La décision finale revient au gouvernement

Cet avis a été transmis aux laboratoires ainsi qu'à la ministre la Santé Agnès Buzyn à qui il appartient de prendre la décision finale sur le maintien ou non du remboursement des médicaments homéopathiques par l'assurance maladie. Cette dernière avait déjà déclaré qu'elle se rangerait à l'avis de la commission de la transparence de la HAS, mais interrogée sur France 2 jeudi matin, elle a indiqué qu'elle attendrait quelques jours avant de rendre un avis définitif. Selon elle, "l'urgence est de gérer la canicule".

Mais les pro-remboursement notent l'urgence de la situation. "Nous demandons un moratoire" ainsi qu'"un débat parlementaire suivi d'un débat public", a déclaré Valérie Lorentz-Poinsot, directrice générale du leader mondial Boiron, lors d'une conférence de presse. Une campagne baptisée "Mon homéo, mon choix" a été lancée par les laboratoires, des médecins homéopathes et des associations d'usagers, ainsi qu'une pétition qui revendique à ce jour 1,1 million de signatures. Des manifestations ont également été organisées pour faire valoir qu'un déremboursement menacerait 1 300 emplois (1000 chez Boiron et 300 chez Lehning et Weleda).

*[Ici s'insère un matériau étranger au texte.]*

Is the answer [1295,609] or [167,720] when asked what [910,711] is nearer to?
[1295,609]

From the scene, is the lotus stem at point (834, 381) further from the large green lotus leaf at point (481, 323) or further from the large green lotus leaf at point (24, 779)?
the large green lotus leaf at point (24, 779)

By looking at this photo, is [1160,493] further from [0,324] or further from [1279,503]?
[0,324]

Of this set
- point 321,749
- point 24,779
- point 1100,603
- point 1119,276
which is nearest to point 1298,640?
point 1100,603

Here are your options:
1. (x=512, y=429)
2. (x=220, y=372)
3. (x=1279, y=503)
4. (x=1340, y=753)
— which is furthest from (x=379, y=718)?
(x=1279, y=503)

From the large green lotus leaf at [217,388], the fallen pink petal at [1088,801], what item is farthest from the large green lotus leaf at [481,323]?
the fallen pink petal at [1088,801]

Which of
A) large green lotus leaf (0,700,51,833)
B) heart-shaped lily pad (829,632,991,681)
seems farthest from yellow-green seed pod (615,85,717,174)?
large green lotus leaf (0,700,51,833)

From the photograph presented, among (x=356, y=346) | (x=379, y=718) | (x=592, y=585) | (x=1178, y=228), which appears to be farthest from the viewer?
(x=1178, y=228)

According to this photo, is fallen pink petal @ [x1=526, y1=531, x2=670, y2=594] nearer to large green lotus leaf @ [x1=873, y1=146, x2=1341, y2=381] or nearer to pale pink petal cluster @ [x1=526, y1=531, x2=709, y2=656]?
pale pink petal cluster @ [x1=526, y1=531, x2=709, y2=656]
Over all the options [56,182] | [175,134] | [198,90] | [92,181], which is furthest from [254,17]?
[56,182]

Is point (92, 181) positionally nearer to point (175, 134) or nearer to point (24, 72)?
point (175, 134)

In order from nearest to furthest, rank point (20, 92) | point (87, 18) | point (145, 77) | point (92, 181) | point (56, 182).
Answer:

Plus de 71,5% des Français sont contre le déremboursement

Plus de 71,5% des Français estiment que les traitements homéopathiques sont "efficaces", "naturels", "peu couteux", "sans danger" ni "effets secondaires". L'homéopathie est "moins toxique" que les "produits issus de la pétrochimie-chimie et beaucoup moins onéreux, c'est un non sens de s'y attaquer", a déclaré l'un des répondants à un sondage Pourquoi Docteur

L'homéopathie "coûte moins cher à la sécu que les spécialités des groupes pharmaceutiques", estime un autre. Mais combien coûte-t-elle précisément ? En 2016, 129 001 456 boîtes de granules, solutions liquides et autres produits homéopathiques ont été remboursés, soit un coût de 56 millions d’euros sur un total de 19 milliards de remboursements. L'homéopathie représente donc environ 0,29% des remboursements de médicaments effectués par la sécurité sociale chaque année.

"S'il n'y a plus d'homéopathie, on va tous se rabattre sur l'allopathie (médecine traditionnelle, NDLR) qui coûte bien plus cher et entraîne souvent des effets secondaires", nous explique un répondant. Et une autre de préciser : "je suis moi-même utilisatrice, je ne pourrais plus me le permettre si le médicament n'est plus remboursé". Pour la majorité de nos lecteurs, dérembourser l'homéopathie "serait une hérésie".